## Enunciado A
Segundo o texto sobre a Lava Jato, quem teve a atuação na operação citada em conferências globais? Liste todos.

“Lava Jato é exemplo mundial de combate à corrupção”, diz juiz americano.
Juiz
federal no Estado de Maryland, nos Estados Unidos, o americano Peter Messitte
diz que o julgamento do mensalão e a Operação Lava Jato deixaram para trás os
tempos em que escândalos de corrupção política terminavam em pizza no Brasil.
“Por
muito tempo os brasileiros reclamaram da impunidade, e muitos achavam que era
algo com que se devia conviver”, ele diz em entrevista à ‘BBC Brasil’. “Isso
mudou.”
Segundo
ele, a atuação do juiz Sérgio Moro e dos procuradores e policiais federais da
Operação Lava Jato é citada em conferências globais como um exemplo do que pode
ser feito contra a corrupção.
Ele
afirma, porém, que há questionamentos legítimos sobre o uso de prisões preventivas
no processo para conseguir acordos de delação premiada, quando réus confessam
os crimes e aceitam colaborar com as investigações em troca de penas menores.
Vários réus na Lava Jato foram presos antes de serem condenados e negociaram
acordos de delação enquanto estavam na prisão.

(Trechos de dados de perguntas espaciais)
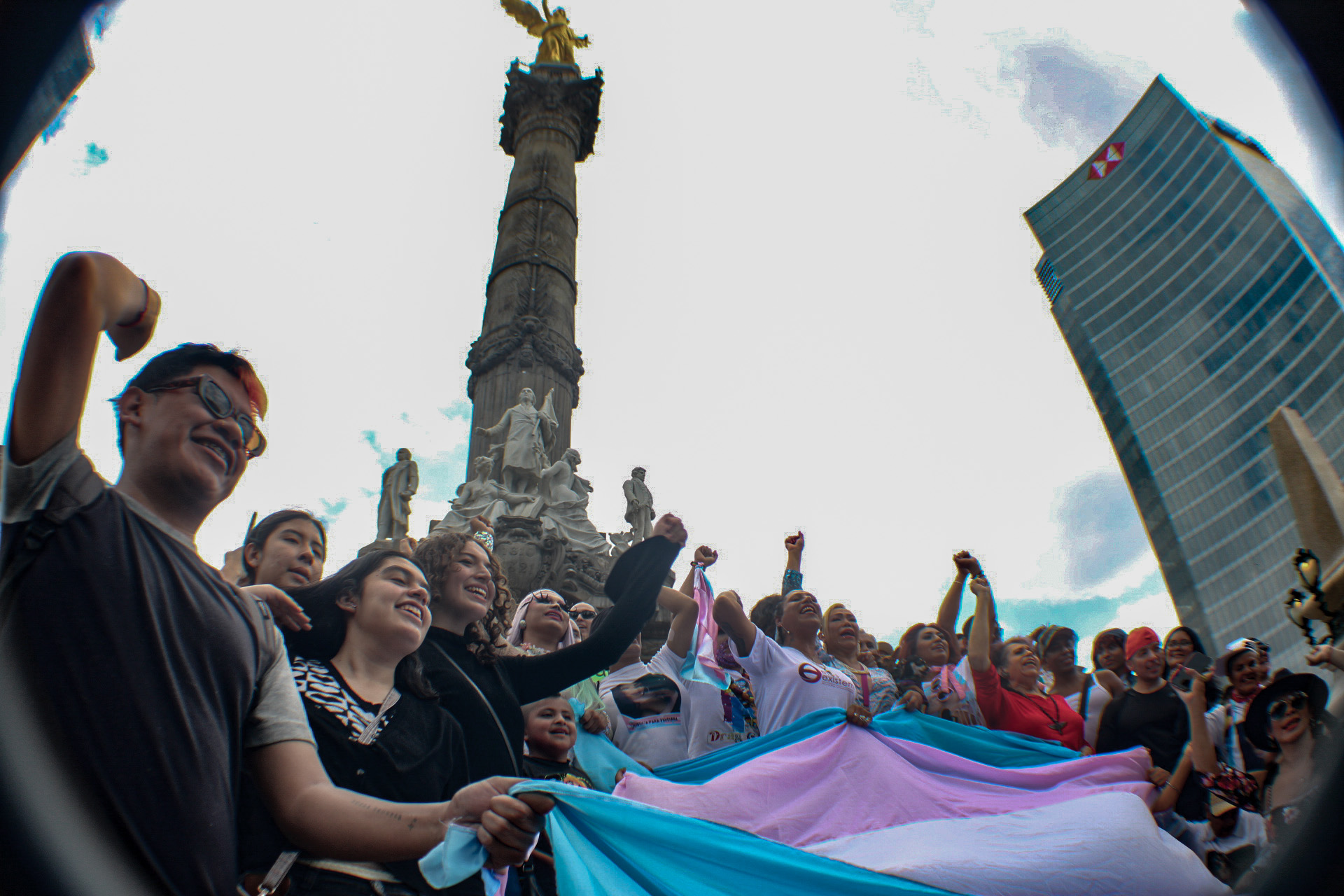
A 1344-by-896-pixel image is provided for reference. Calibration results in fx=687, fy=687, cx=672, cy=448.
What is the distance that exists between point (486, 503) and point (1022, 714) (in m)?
9.22

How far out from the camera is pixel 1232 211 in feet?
9.74

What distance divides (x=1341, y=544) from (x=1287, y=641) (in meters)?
1.47

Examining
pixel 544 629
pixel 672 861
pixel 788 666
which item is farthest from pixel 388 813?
pixel 788 666

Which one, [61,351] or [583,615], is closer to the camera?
[61,351]

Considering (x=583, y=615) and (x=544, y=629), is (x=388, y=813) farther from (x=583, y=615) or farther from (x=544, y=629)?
(x=583, y=615)

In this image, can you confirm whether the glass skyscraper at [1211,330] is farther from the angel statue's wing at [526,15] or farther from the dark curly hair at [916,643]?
the angel statue's wing at [526,15]

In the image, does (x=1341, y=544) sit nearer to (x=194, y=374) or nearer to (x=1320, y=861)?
(x=1320, y=861)

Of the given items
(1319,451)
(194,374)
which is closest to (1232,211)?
(1319,451)

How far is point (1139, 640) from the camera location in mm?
3896

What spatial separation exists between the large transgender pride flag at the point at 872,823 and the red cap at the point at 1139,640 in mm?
666

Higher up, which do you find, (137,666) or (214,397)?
(214,397)

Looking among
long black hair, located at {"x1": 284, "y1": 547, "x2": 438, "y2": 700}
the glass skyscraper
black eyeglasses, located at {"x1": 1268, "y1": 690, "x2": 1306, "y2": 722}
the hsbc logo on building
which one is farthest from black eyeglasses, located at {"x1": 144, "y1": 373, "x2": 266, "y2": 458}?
the hsbc logo on building

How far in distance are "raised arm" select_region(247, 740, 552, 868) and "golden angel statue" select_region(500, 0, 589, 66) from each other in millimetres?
21174

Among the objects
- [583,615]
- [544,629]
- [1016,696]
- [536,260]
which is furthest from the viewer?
[536,260]
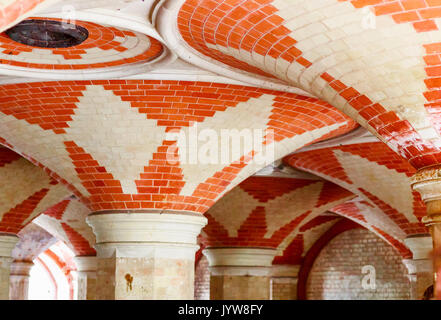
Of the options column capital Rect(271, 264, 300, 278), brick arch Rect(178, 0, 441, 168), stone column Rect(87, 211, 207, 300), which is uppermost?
brick arch Rect(178, 0, 441, 168)

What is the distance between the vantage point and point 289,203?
1485 cm

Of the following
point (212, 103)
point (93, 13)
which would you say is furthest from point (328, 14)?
point (212, 103)

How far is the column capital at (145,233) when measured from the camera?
30.5 ft

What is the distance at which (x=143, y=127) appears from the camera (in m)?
8.73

## Enunciado B
Localize nas entradas todas as linhas em que aparece a palavra "Rect" e copie cada uma delas.

## Resposta escrita A
- o juiz Sérgio Moro
- os procuradores federais
- os policiais federais

## Resposta escrita B
Of the options column capital Rect(271, 264, 300, 278), brick arch Rect(178, 0, 441, 168), stone column Rect(87, 211, 207, 300), which is uppermost?
brick arch Rect(178, 0, 441, 168)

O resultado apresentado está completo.